Friday, July 13, 2012

Ludicrous Earnings of JPM


When JPM announced its first 1Q2012 results in April 2012, the investors were happy. It made good profits for the first quarter!  The CEO Jamie Dimon brushed off the questions about the potential CDS linked losses of its London office - he stated the trade is just a 'tempest in a teapot'!

However, during the conference call yesterday, JPM put the CDS trade losses at $5.8 billion, with the potential to grow another $1.6 billion (totaling $7.4 billion) in a worst-case scenario.

It definitely questions either the (i) integrity of top management at JPM or (ii) managerial capacity. In other words, when the CEO misled the investors in April 2012, either he knew it and had hidden the information from shareholders or he was kept in dark by his staff!

The beauty of the entire episode is that despite the loss, the second quarter results are better and profitable! Where have the losses gone? Well, the company simply restated its first-quarter results to reflect $1.4 billion in related CDS losses. What an accounting!! Let us see who signs the audited accounts of JPM!  

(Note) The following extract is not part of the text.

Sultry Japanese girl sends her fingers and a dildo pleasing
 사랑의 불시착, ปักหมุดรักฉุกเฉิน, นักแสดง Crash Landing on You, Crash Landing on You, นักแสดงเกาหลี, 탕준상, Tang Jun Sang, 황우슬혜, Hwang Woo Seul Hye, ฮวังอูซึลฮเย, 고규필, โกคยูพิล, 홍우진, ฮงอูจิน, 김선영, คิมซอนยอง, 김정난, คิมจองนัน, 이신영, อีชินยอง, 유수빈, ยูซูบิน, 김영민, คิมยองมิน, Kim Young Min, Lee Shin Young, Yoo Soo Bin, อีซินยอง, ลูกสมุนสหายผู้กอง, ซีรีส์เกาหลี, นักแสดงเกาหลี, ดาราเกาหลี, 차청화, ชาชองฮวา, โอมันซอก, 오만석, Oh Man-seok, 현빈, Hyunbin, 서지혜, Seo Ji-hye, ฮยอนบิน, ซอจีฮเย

But for the state protection, both JPM and Goldman Sachs would have licked the dust in 2008 crisis. Well after all, there is not much difference in Communism and Capitalism at times. (Karl Marx had predicted in mid 1800s that the capitalist banks will have to be salvaged by the state after narrating incidents more or less in line with the 2008 crisis)

And the stock rallied because the 1Q2012 earnings were marked down to losses so that 2Q2012 can show some profits. If this continues, during the next conference call in Sept 2012, they may re-state 2Q2012 figures downwards to show profits in 3Q2012! and the stock may rally! Just wondering who is fooling who? Does it suggest a massive cover-up & isn’t it obvious that a critical examination required?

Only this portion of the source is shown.